* **DATA FOR ANALYSIS**
══════

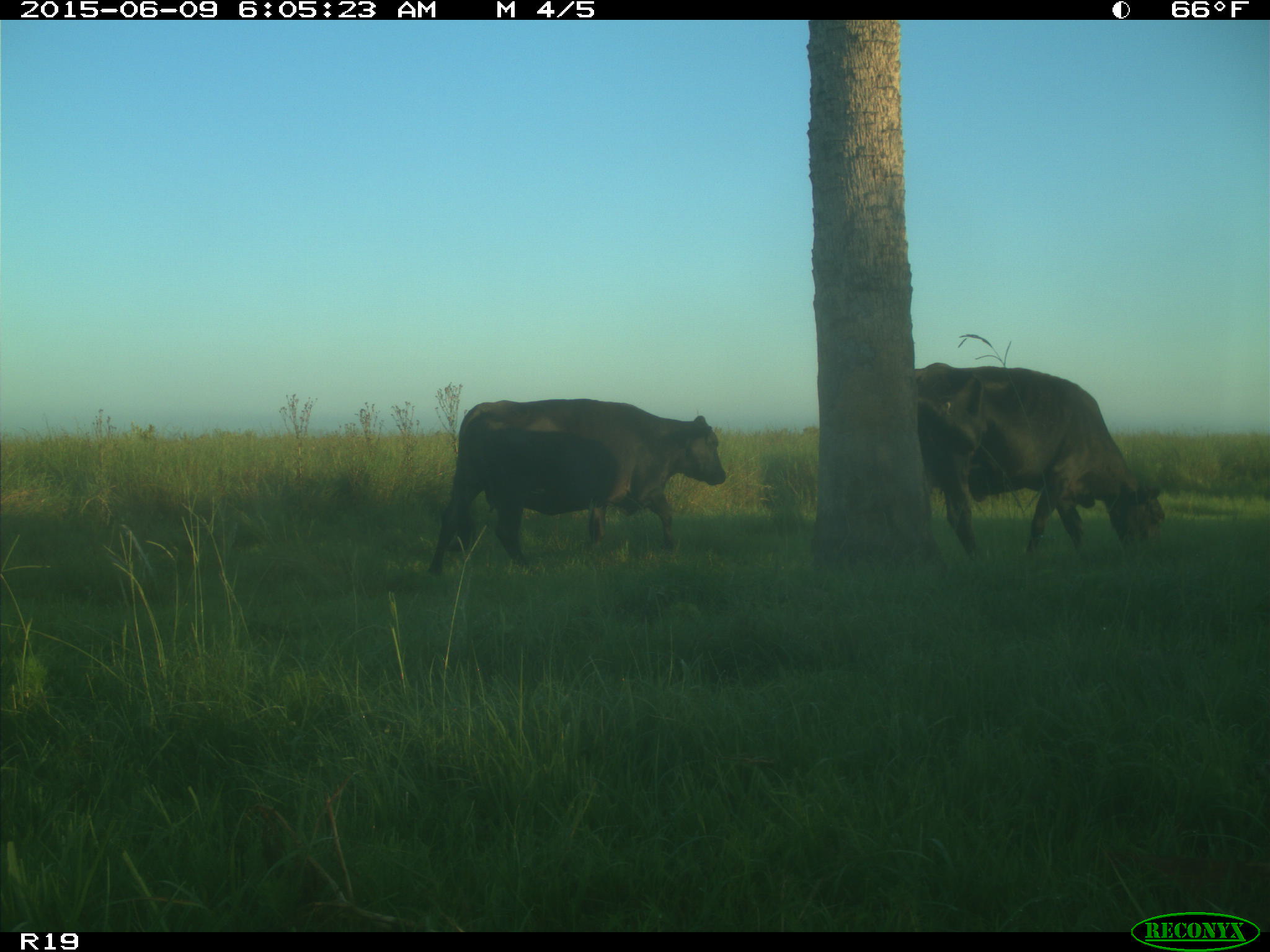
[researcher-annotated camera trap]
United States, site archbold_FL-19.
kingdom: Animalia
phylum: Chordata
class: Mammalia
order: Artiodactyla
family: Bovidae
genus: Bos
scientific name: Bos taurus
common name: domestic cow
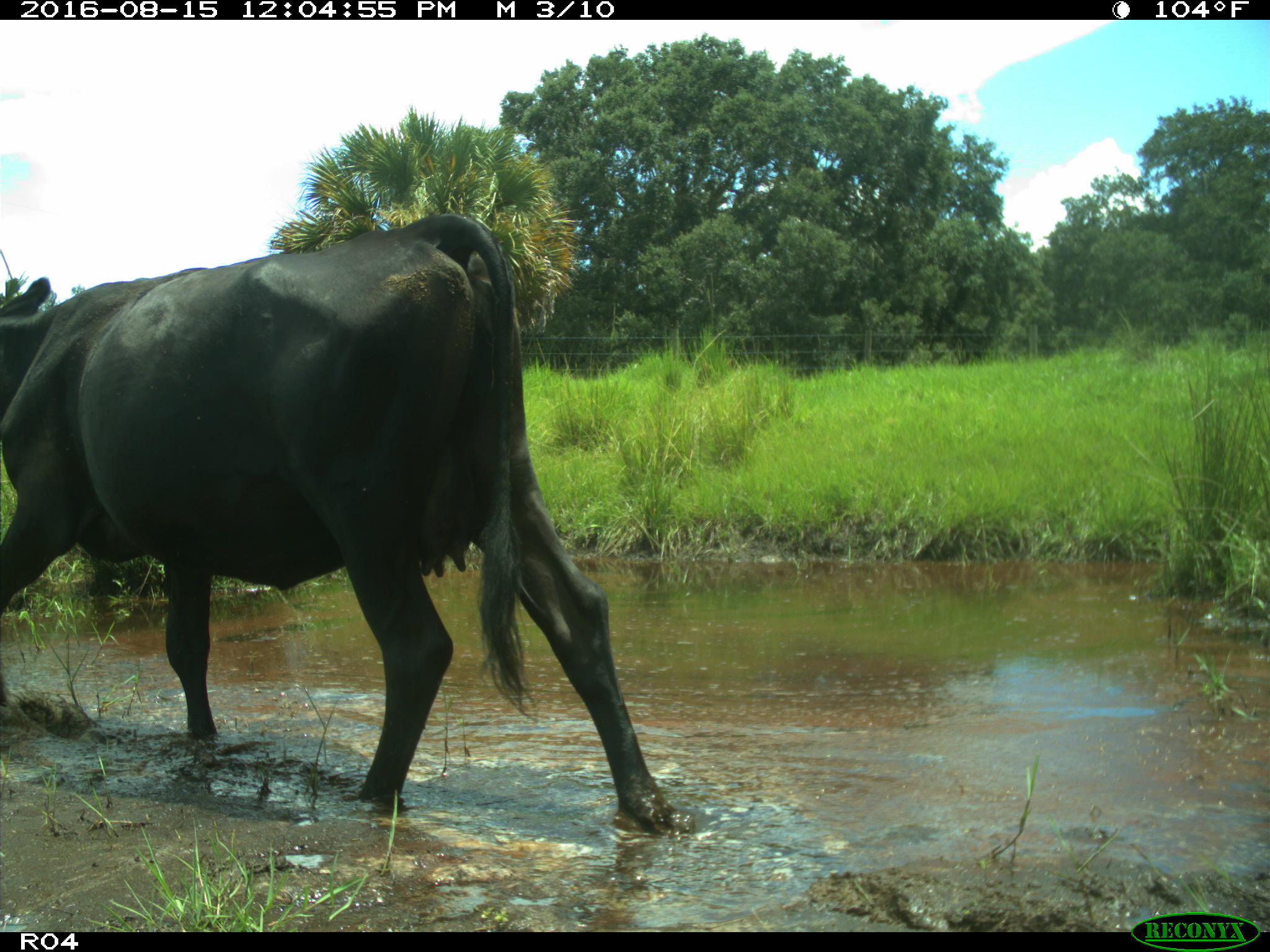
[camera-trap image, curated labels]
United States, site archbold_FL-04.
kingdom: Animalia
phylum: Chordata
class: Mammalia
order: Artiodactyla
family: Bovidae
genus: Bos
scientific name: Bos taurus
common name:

══════

* **WORK TO COMPLETE**
Please give the material above again in full, with no pictures in your version.

* **RESULT FOR THIS EXERCISE**
[researcher-annotated camera trap]
United States, site archbold_FL-19.
kingdom: Animalia
phylum: Chordata
class: Mammalia
order: Artiodactyla
family: Bovidae
genus: Bos
scientific name: Bos taurus
common name: domestic cow
[camera-trap image, curated labels]
United States, site archbold_FL-04.
kingdom: Animalia
phylum: Chordata
class: Mammalia
order: Artiodactyla
family: Bovidae
genus: Bos
scientific name: Bos taurus
common name:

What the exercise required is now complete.